Exercise objective:
Copy out precisely the lines of the material that follows, beginning with the line containing "Green Cell Power" and ending with its last line; exclude pictures.

____________

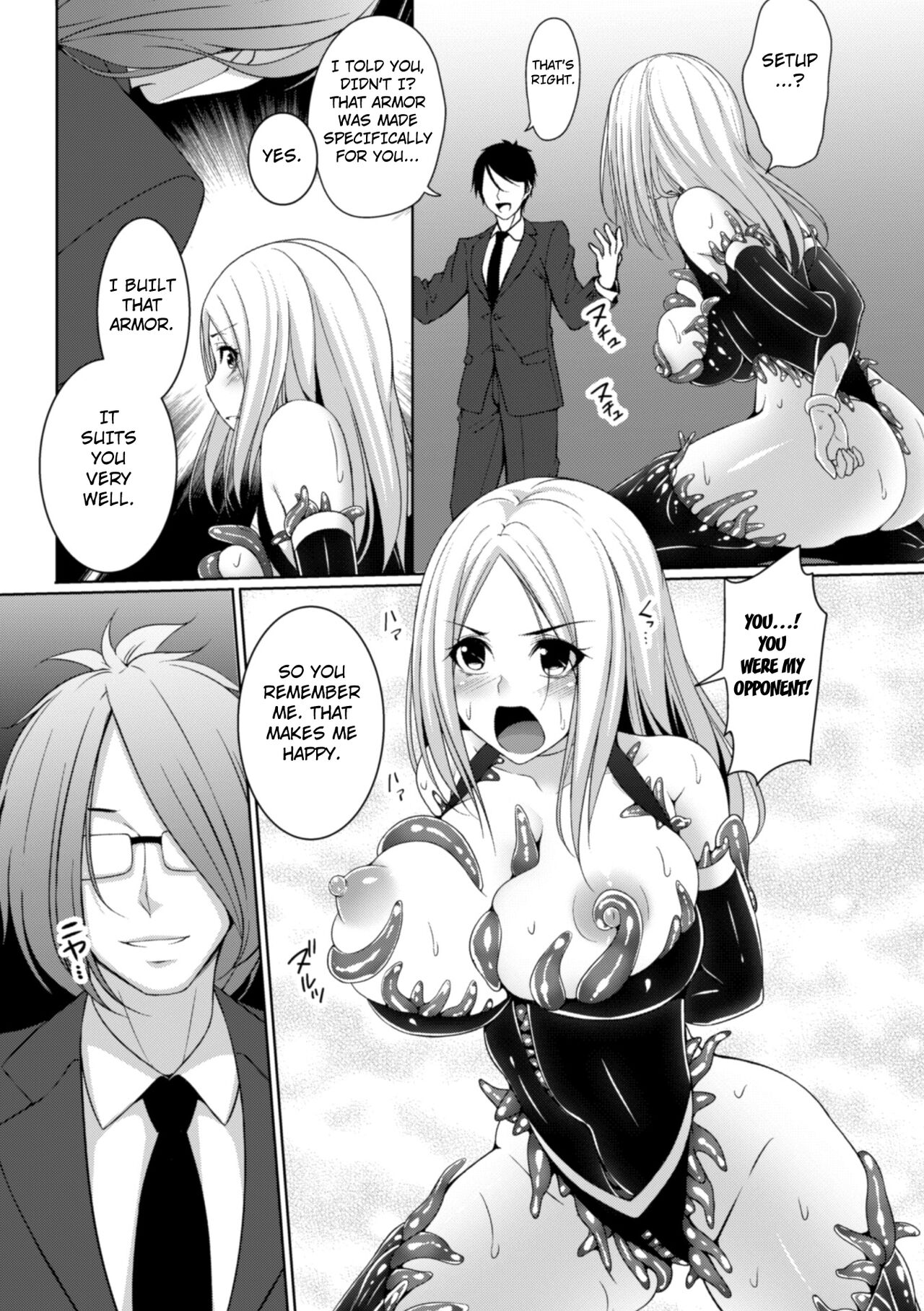 [Kazumu]Shokusou no Joou | The Tentacle Armor Queen(2D Comic Magazine Shokushu Yoroi ni Zenshin o Okasare Mugen Zecchou! Vol. 5 ) [English] [Kuraudo] [Digital] Page 9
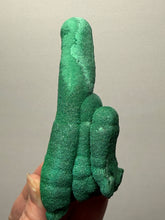 Load image into Gallery viewer, 4.5” High-Grade Malachite Stalactite “Cave” Formation | DR Congo | Mineral Collector Specimen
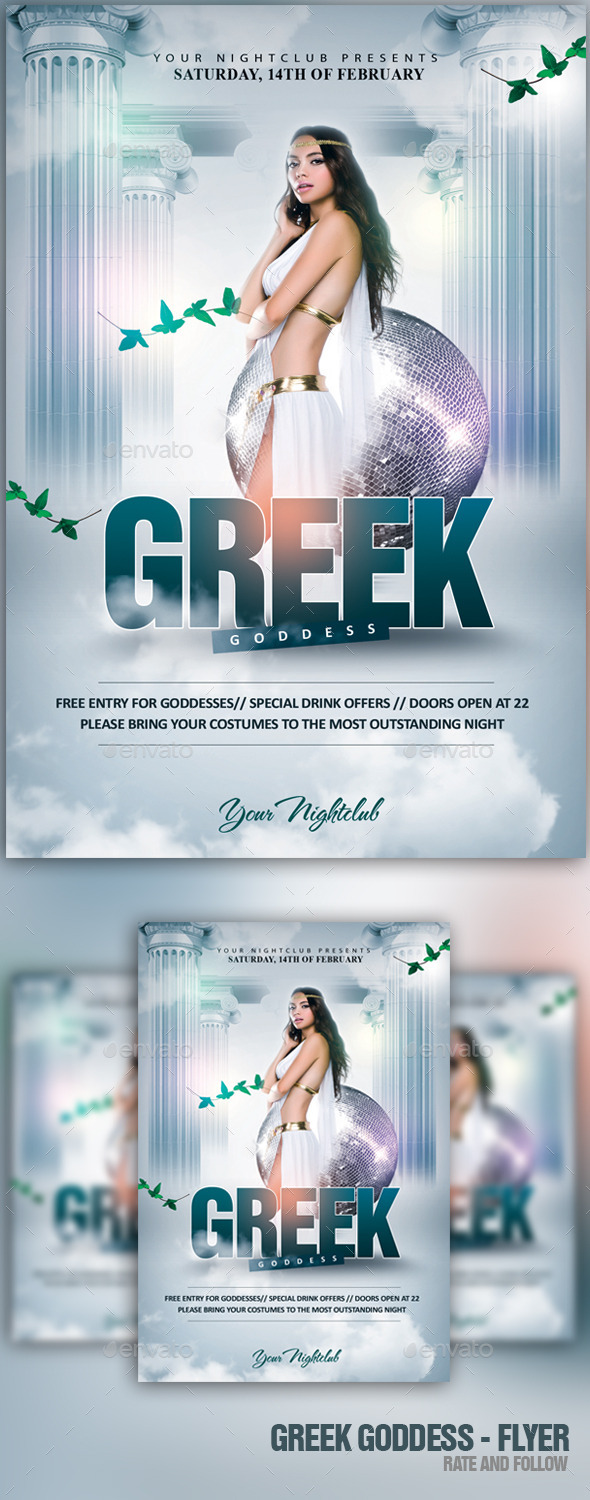 The Greek Goddess - Events Flyers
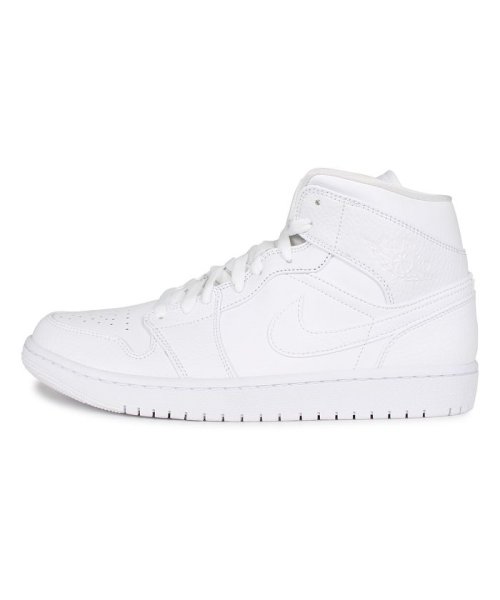 Nike Air Jordan 1 Mid ナイキ エアジョーダン1 スニーカー メンズ ホワイト 白 554724 130 503190671 ナイキ Nike Magaseek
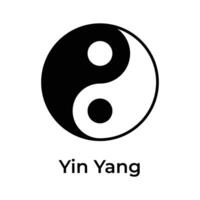 A chinese yin yang symbol vector design isolated on white background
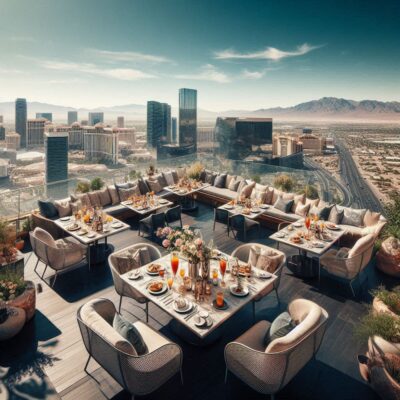alt= "Rooftop Easter brunch in Las Vegas"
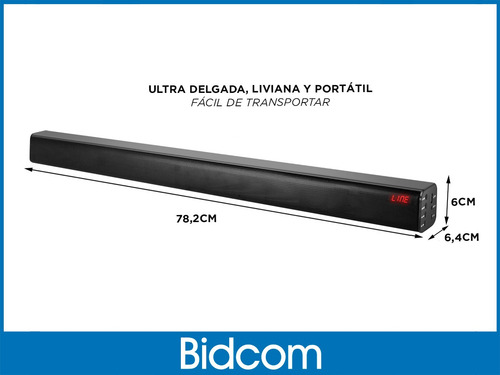 Barra De Sonido Soundbar Gadnic 70w Bluetooth Usb Mp3 Aux Tv Color Negro Frecuencia BARRSON9
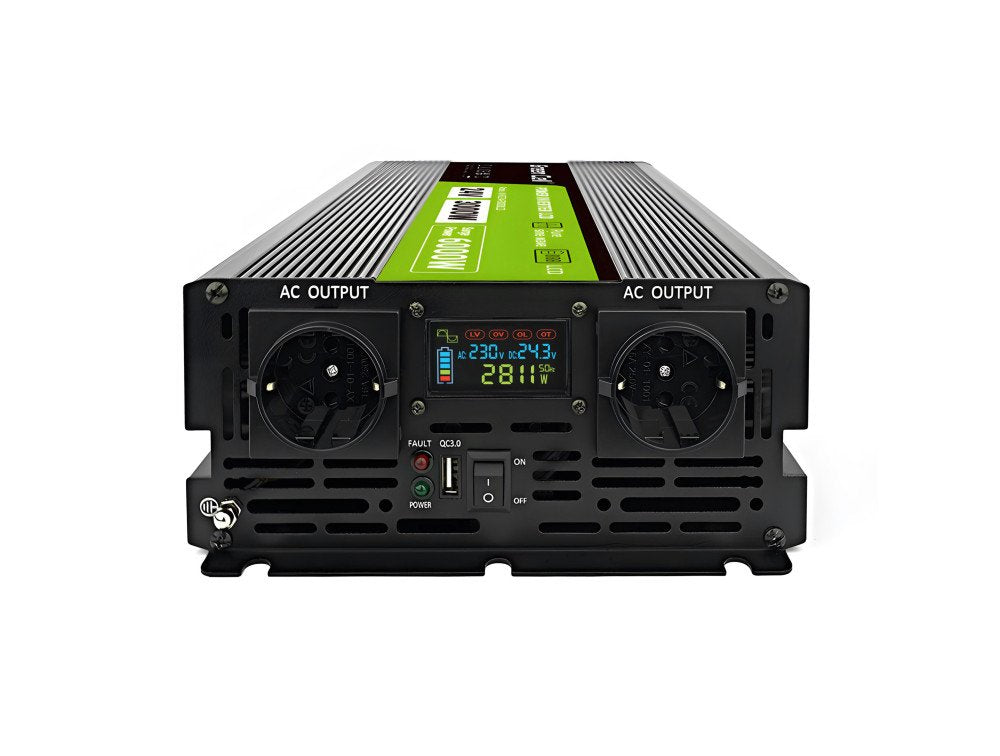Green Cell Power Inverter 24v-230v 3000w 6000w With Lcd Display - Pure Sine Wave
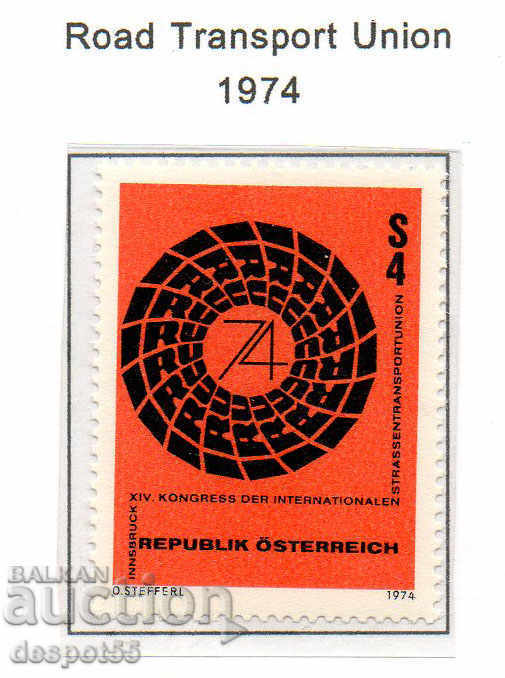 1974. Австрия. Международен съюз за пътни превози.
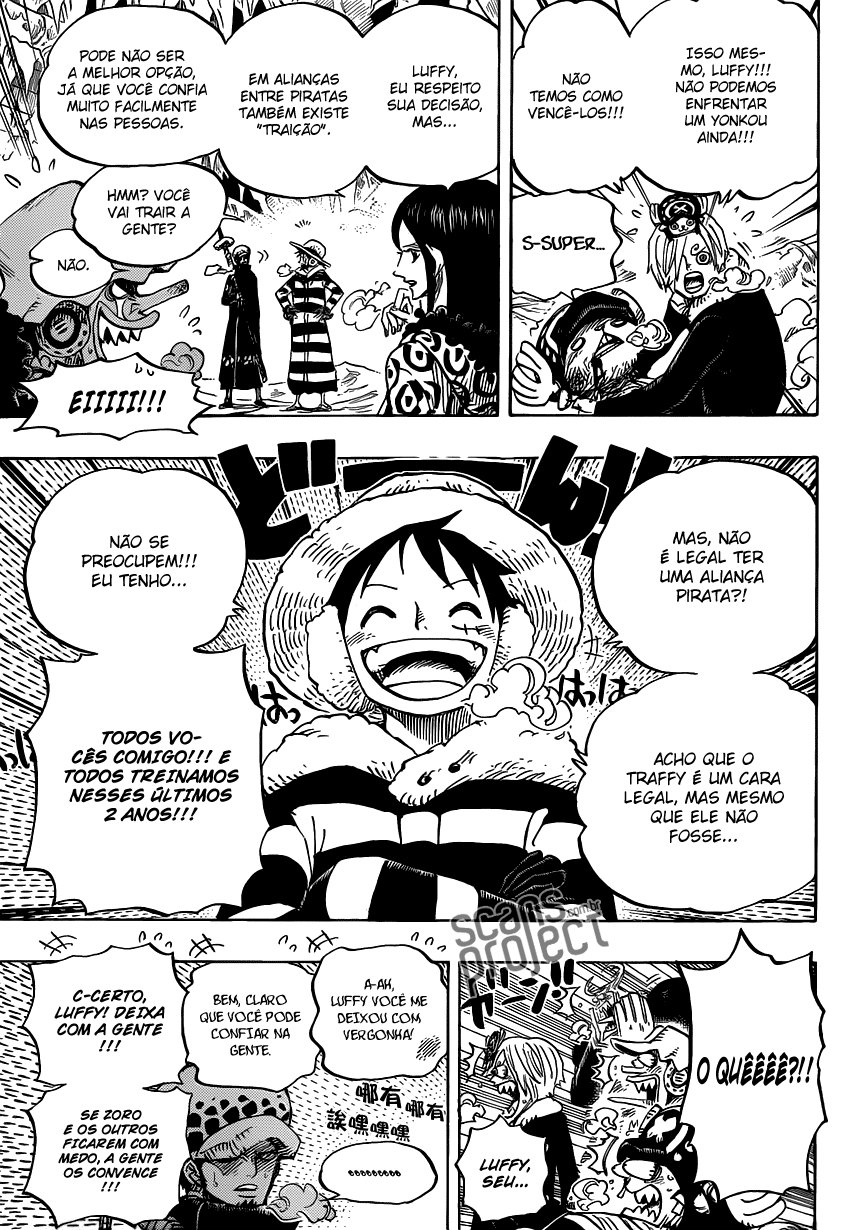 One Piece capítulo 668 página 6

____________

Reply to the exercise:
Green Cell Power Inverter 24v-230v 3000w 6000w With Lcd Display - Pure Sine Wave
 1974. Австрия. Международен съюз за пътни превози.
 One Piece capítulo 668 página 6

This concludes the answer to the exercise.